Elisabeth Farnèse descend du Pape Paul III par son fils bâtard, le duc de Parme Pierre-Louis Farnèse (1503-1547). Née le 25 octobre 1692, elle est la fille unique d’Edouard II Farnèse et de Dorothée-Sophie de Neubourg. Le couple a déjà un fils, Alexandre, né l’année précédente. Mais en 1693, Elisabeth perd son frère aîné ainsi que son père, âgé de 27 ans. C’est son oncle, François Farnèse, demi-frère d’Edouard II, qui devient duc de Parme. Quant à sa mère, elle n’entend pas rester veuve à l’âge de 23 ans et rêve de pouvoir.  Elle parvient donc à épouse son beau-frère, François Farnèse, en 1696. Celui-ci  y trouve son compte puisqu’il conserve ainsi la dot de Dorothée-Sophie. Il apparaît très vite qu’Elisabeth sera la seule héritière des Farnèse puisque sa mère ne donne pas d’enfant au nouveau duc de Parme. Quant au frère cadet de François, Antoine Farnèse, il est également sans enfant. Dans cette optique, la duchesse de Parme donne à sa fille une éducation stricte et sévère, afin de pouvoir la dominer plus tard. Les relations entre Elisabeth et sa mère se dégradent au fur à et mesure que la jeune fille grandit et affiche un caractère obstiné. La seule personne pour qui elle a de l’affection est son beau-père, François Farnèse, qui montre pour Elisabeth une grande tendresse. Cependant, il n’ose contester l’éducation que lui donne son épouse. On enseigne à Elisabeth plusieurs langues, la musique, la peinture, la danse et la broderie. Néanmoins, Dorothée-Sophie refuse que sa fille soit présentée à la cour et la tient à l’écart du monde. Malgré la petite vérole qui laisse des traces sur son visage, la princesse est une jeune fille bien faite et charmante.

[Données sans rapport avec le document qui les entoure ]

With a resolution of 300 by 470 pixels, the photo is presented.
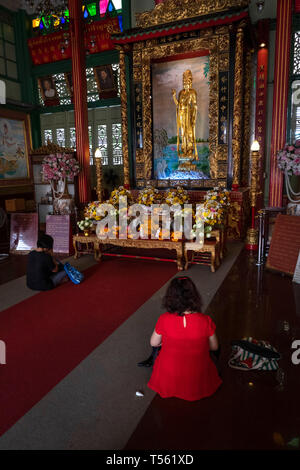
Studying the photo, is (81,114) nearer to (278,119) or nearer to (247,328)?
(278,119)

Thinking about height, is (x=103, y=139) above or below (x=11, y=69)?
below

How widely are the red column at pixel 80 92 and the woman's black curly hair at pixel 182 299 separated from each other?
737 centimetres

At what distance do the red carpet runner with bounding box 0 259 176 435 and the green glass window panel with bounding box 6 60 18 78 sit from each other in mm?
10003

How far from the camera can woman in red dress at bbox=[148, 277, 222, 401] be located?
7.61 ft

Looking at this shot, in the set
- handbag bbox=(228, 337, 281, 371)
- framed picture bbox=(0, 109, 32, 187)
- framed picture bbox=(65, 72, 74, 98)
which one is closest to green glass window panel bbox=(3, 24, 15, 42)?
framed picture bbox=(65, 72, 74, 98)

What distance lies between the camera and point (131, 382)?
2.80 meters

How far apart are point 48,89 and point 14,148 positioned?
2.65 metres

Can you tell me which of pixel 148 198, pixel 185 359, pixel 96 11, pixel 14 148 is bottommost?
pixel 185 359

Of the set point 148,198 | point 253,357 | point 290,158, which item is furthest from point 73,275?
point 290,158

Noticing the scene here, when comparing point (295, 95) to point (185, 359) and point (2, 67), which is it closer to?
point (2, 67)

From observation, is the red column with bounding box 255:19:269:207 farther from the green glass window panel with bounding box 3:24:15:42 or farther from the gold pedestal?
the green glass window panel with bounding box 3:24:15:42

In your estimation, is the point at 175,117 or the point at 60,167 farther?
the point at 175,117

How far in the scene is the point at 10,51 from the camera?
40.6ft
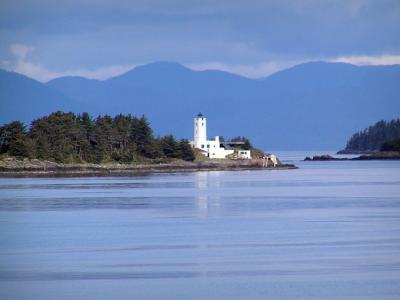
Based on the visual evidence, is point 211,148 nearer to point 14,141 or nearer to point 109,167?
point 109,167

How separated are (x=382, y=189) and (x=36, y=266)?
3834 cm

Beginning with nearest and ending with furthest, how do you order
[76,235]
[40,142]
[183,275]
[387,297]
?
[387,297] < [183,275] < [76,235] < [40,142]

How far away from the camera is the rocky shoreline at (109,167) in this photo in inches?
3310

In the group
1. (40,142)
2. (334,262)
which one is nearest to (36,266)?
(334,262)

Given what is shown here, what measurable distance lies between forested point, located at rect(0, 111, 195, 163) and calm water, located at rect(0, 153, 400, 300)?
30078 mm

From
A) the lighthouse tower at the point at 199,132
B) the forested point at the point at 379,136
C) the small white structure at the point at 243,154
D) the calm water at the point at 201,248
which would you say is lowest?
the calm water at the point at 201,248

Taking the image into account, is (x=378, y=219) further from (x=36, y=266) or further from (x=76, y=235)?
(x=36, y=266)

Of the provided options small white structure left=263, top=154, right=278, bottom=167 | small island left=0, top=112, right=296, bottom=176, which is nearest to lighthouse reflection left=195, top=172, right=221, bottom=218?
small island left=0, top=112, right=296, bottom=176

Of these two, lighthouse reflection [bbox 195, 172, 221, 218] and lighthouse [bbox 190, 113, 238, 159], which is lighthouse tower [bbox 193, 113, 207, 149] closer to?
lighthouse [bbox 190, 113, 238, 159]

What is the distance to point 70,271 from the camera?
2500 centimetres

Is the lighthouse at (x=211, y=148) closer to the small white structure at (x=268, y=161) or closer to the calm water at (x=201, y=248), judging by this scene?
the small white structure at (x=268, y=161)

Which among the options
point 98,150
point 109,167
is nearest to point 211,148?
point 109,167

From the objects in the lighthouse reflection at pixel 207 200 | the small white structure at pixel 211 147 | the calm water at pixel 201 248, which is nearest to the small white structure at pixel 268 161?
the small white structure at pixel 211 147

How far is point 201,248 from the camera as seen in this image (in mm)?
29469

Élisabeth Farnèse, enfant, par Giovanni-Maria delle Piane (XVIIIe siècle)
Élisabeth Farnèse, enfant, par Giovanni-Maria delle Piane (XVIIIe siècle)

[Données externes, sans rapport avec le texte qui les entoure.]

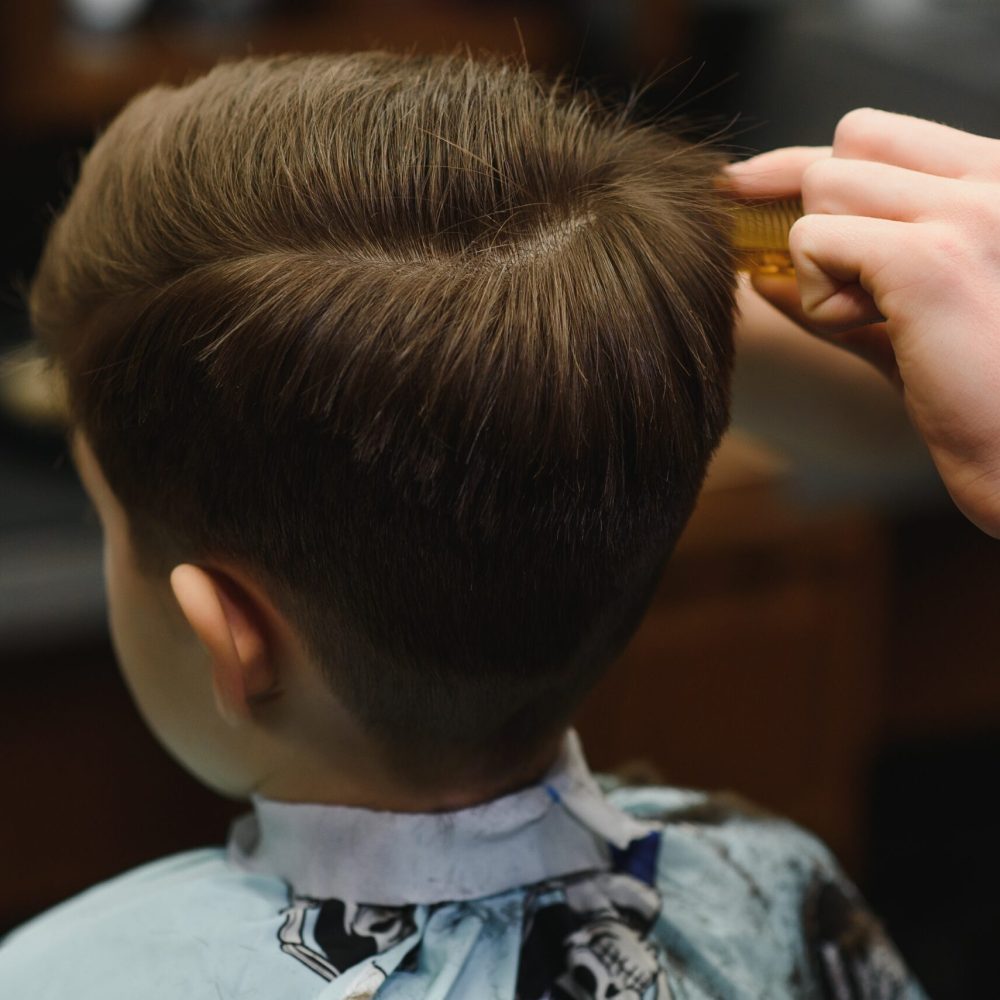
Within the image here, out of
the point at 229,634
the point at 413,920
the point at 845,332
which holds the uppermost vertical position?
the point at 845,332

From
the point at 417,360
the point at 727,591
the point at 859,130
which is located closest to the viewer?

Lorsqu’Elisabeth atteint 21 ans, sa tante paternelle Marguerite Farnèse, veuve du duc de Modène, décide de prendre sa nièce en main et la fait sortir de l’ombre. Il est d’ailleurs temps de penser à la marier ! C’est alors que l’abbé Alberoni, homme de confiance du duc de Parme à la cour d’Espagne, apprend à celui-ci la mort de la reine Marie-Louise, survenue en février 1714. François Farnèse pense alors à sa belle-fille pour épouser le jeune veuf, Philippe V. Le choix de la nouvelle épouse du roi d’Espagne passe par la princesse des Ursins, ancienne camarera (l’équivalent de dame d’atour en Espagne) de la défunte reine et gouvernante des Infants. Mme des Ursins recherche alors une princesse qui serait soumise et sans goût pour la politique. Alberoni glisse le nom d’Elisabeth Farnèse qui retient l’attention de Mme des Ursins. Lorsqu’on apprend à la fille de Dorothée-Sophie qu’elle va devenir reine d’Espagne, on n’omet pas de lui recommander de se soumettre à la princesse des Ursins, jusqu’à ce qu’elle ait conquis son époux.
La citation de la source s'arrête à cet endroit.